WHAT THIS TASK INVOLVES =
Repeat each line exactly, leaving nothing out.
### SUPPLIED ENTRIES ###
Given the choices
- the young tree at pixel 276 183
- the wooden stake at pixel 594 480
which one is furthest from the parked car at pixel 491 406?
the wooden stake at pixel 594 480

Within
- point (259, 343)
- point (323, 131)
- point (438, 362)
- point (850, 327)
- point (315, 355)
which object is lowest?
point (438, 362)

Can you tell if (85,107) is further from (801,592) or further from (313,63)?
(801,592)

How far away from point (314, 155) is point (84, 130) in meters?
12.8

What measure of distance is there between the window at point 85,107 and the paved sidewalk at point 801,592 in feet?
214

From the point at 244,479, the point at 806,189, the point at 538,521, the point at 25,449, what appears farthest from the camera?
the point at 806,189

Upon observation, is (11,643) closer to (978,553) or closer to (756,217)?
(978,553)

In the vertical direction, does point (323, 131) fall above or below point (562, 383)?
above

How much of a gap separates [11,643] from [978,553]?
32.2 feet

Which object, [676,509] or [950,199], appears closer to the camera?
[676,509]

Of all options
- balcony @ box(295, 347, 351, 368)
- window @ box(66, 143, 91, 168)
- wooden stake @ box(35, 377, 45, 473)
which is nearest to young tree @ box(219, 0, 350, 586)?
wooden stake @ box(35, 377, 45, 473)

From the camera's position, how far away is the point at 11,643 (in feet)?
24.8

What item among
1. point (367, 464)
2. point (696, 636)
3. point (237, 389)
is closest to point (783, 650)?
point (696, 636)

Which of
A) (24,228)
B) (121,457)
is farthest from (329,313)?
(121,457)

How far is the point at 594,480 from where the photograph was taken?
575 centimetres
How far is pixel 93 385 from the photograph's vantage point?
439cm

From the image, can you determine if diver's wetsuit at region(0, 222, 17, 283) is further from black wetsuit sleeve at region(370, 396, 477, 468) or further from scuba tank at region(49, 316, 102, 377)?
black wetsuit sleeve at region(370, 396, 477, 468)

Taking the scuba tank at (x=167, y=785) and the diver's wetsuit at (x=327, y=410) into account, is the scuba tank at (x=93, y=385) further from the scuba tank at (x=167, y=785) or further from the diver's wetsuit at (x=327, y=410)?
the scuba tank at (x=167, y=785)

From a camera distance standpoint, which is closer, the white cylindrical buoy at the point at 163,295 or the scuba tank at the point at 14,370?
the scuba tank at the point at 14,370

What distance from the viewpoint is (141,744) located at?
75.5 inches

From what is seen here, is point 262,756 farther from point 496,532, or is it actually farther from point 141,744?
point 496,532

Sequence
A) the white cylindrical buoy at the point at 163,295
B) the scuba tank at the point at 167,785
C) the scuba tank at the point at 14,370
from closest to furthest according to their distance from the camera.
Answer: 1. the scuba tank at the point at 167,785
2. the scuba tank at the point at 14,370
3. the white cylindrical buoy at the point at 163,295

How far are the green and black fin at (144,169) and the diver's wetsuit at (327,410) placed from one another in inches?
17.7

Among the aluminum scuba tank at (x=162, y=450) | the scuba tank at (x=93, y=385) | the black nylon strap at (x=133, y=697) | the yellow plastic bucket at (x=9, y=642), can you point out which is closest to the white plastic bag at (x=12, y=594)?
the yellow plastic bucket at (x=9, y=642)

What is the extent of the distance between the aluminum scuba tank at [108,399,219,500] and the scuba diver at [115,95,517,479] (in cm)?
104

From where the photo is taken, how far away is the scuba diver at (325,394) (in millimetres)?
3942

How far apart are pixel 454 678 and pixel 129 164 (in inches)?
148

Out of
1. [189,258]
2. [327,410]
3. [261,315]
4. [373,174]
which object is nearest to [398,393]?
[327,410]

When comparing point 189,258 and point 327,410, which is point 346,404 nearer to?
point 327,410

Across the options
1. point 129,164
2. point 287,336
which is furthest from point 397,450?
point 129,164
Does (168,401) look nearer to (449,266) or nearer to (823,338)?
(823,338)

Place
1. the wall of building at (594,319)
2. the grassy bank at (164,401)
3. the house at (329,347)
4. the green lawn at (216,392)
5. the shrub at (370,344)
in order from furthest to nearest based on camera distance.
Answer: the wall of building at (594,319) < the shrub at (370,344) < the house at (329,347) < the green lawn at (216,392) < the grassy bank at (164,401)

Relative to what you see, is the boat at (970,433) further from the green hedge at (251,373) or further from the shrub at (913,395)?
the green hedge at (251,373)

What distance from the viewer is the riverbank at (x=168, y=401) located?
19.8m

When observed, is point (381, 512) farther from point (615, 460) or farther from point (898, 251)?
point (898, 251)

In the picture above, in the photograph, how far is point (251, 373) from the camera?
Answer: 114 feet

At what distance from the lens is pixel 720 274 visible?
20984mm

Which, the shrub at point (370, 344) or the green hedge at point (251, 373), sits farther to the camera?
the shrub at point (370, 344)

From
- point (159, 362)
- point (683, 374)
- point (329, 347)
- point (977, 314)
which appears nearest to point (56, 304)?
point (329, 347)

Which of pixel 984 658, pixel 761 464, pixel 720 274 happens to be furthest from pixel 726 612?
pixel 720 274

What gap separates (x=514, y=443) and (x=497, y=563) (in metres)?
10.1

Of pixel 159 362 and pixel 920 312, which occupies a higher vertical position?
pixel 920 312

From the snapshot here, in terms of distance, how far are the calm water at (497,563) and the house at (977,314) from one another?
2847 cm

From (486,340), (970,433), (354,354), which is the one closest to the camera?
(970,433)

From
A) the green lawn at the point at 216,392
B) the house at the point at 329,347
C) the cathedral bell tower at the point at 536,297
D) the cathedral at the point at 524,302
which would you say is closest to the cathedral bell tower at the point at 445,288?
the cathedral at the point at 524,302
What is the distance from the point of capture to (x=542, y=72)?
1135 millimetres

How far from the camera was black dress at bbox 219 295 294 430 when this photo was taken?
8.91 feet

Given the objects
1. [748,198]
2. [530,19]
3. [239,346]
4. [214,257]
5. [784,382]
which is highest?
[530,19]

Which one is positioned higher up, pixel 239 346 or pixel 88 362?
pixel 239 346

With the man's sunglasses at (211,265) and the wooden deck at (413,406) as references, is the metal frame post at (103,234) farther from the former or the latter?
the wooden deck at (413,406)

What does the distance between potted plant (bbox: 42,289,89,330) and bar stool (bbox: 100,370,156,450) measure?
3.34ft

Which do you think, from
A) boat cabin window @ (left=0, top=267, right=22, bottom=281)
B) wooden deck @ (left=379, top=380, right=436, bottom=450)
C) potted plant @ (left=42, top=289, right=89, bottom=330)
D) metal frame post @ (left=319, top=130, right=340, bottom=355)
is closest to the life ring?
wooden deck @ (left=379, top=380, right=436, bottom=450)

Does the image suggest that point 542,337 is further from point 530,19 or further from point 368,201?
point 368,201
###
SOLUTION FOR THIS EXERCISE =
Given the choices
- the young tree at pixel 276 183
- the wooden stake at pixel 594 480
which one is furthest from the parked car at pixel 491 406?
the wooden stake at pixel 594 480

Within
- point (259, 343)
- point (323, 131)
- point (438, 362)
- point (850, 327)
- point (315, 355)
which object is lowest?
point (438, 362)

Can you tell if (85,107) is further from (801,592) or further from (313,63)?
(801,592)

How far away from point (314, 155) is point (84, 130) in meters?
12.8

What measure of distance is there between the window at point 85,107 and the paved sidewalk at point 801,592 in feet?
214

From the point at 244,479, the point at 806,189, the point at 538,521, the point at 25,449, what appears farthest from the camera?
the point at 806,189

Upon observation, is (11,643) closer to (978,553) or closer to (756,217)?
(978,553)

In the vertical direction, does point (323, 131) fall above or below point (562, 383)?
above

How much of a gap separates [11,643] from [978,553]?
32.2 feet

Which object, [676,509] or [950,199], appears closer to the camera?
[676,509]

Of all options
- balcony @ box(295, 347, 351, 368)
- window @ box(66, 143, 91, 168)
- wooden stake @ box(35, 377, 45, 473)
which is nearest to young tree @ box(219, 0, 350, 586)?
wooden stake @ box(35, 377, 45, 473)

From the camera's position, how far away is the point at 11,643 (in feet)?
24.8

What item among
1. point (367, 464)
2. point (696, 636)
3. point (237, 389)
is closest to point (783, 650)?
point (696, 636)

Which of
A) (24,228)
B) (121,457)
is farthest from (329,313)?
(121,457)

How far is the point at 594,480 from where the photograph was taken?
575 centimetres
How far is pixel 93 385 from the photograph's vantage point?
439cm

From the image, can you determine if diver's wetsuit at region(0, 222, 17, 283) is further from black wetsuit sleeve at region(370, 396, 477, 468) or further from scuba tank at region(49, 316, 102, 377)?
black wetsuit sleeve at region(370, 396, 477, 468)

Taking the scuba tank at (x=167, y=785) and the diver's wetsuit at (x=327, y=410) into account, is the scuba tank at (x=93, y=385) further from the scuba tank at (x=167, y=785) or further from the diver's wetsuit at (x=327, y=410)?
the scuba tank at (x=167, y=785)

From a camera distance standpoint, which is closer, the white cylindrical buoy at the point at 163,295 or the scuba tank at the point at 14,370?
the scuba tank at the point at 14,370

What distance from the viewpoint is (141,744) located at?
75.5 inches

From what is seen here, is point 262,756 farther from point 496,532, or is it actually farther from point 141,744?
point 496,532

Sequence
A) the white cylindrical buoy at the point at 163,295
B) the scuba tank at the point at 167,785
C) the scuba tank at the point at 14,370
from closest to furthest according to their distance from the camera.
Answer: 1. the scuba tank at the point at 167,785
2. the scuba tank at the point at 14,370
3. the white cylindrical buoy at the point at 163,295

How far are the green and black fin at (144,169) and the diver's wetsuit at (327,410) placed from one another in inches?
17.7

Among the aluminum scuba tank at (x=162, y=450) | the scuba tank at (x=93, y=385) | the black nylon strap at (x=133, y=697) | the yellow plastic bucket at (x=9, y=642), can you point out which is closest to the white plastic bag at (x=12, y=594)?
the yellow plastic bucket at (x=9, y=642)

What is the extent of the distance between the aluminum scuba tank at [108,399,219,500] and the scuba diver at [115,95,517,479] (in cm)?
104

From where the photo is taken, how far away is the scuba diver at (325,394) (in millimetres)?
3942

How far apart are pixel 454 678 and pixel 129 164 (in inches)?
148

Out of
1. [189,258]
2. [327,410]
3. [261,315]
4. [373,174]
which object is nearest to [398,393]?
[327,410]

When comparing point 189,258 and point 327,410, which is point 346,404 nearer to?
point 327,410

Across the options
1. point 129,164
2. point 287,336
which is furthest from point 397,450?
point 129,164
Does (168,401) look nearer to (449,266) or nearer to (823,338)?
(823,338)

Place
1. the wall of building at (594,319)
2. the grassy bank at (164,401)
3. the house at (329,347)
4. the green lawn at (216,392)
5. the shrub at (370,344)
in order from furthest to nearest based on camera distance.
Answer: the wall of building at (594,319) < the shrub at (370,344) < the house at (329,347) < the green lawn at (216,392) < the grassy bank at (164,401)

Relative to what you see, is the boat at (970,433) further from the green hedge at (251,373) or further from the shrub at (913,395)?
the green hedge at (251,373)

What distance from the viewer is the riverbank at (x=168, y=401) located?
19.8m

When observed, is point (381, 512) farther from point (615, 460) or farther from point (898, 251)?
point (898, 251)

In the picture above, in the photograph, how far is point (251, 373) from the camera?
Answer: 114 feet

At what distance from the lens is pixel 720 274 visible?
20984mm

Which, the shrub at point (370, 344) or the green hedge at point (251, 373), sits farther to the camera?
the shrub at point (370, 344)

From
- point (159, 362)
- point (683, 374)
- point (329, 347)
- point (977, 314)
which appears nearest to point (56, 304)?
point (329, 347)

Which of pixel 984 658, pixel 761 464, pixel 720 274 happens to be furthest from pixel 726 612?
pixel 720 274

What gap separates (x=514, y=443) and (x=497, y=563) (in metres)?
10.1

Of pixel 159 362 and pixel 920 312, which occupies a higher vertical position?
pixel 920 312

From the snapshot here, in terms of distance, how far are the calm water at (497,563) and the house at (977,314) from one another?
2847 cm

From (486,340), (970,433), (354,354), which is the one closest to the camera?
(970,433)

From
A) the green lawn at the point at 216,392
B) the house at the point at 329,347
C) the cathedral bell tower at the point at 536,297
D) the cathedral at the point at 524,302
which would you say is closest to the cathedral bell tower at the point at 445,288?
the cathedral at the point at 524,302
What is the distance from the point of capture to (x=542, y=72)?
1135 millimetres

How far from the camera was black dress at bbox 219 295 294 430 when this photo was taken?
8.91 feet

Given the objects
1. [748,198]
2. [530,19]
3. [239,346]
4. [214,257]
5. [784,382]
which is highest?
[530,19]

Which one is positioned higher up, pixel 239 346 or pixel 88 362?
pixel 239 346

With the man's sunglasses at (211,265) and the wooden deck at (413,406) as references, is the metal frame post at (103,234) farther from the former or the latter?
the wooden deck at (413,406)

What does the distance between potted plant (bbox: 42,289,89,330) and bar stool (bbox: 100,370,156,450) measure?
3.34ft

Which do you think, from
A) boat cabin window @ (left=0, top=267, right=22, bottom=281)
B) wooden deck @ (left=379, top=380, right=436, bottom=450)
C) potted plant @ (left=42, top=289, right=89, bottom=330)
D) metal frame post @ (left=319, top=130, right=340, bottom=355)
is closest to the life ring?
wooden deck @ (left=379, top=380, right=436, bottom=450)

Does the image suggest that point 542,337 is further from point 530,19 or further from point 368,201?
point 368,201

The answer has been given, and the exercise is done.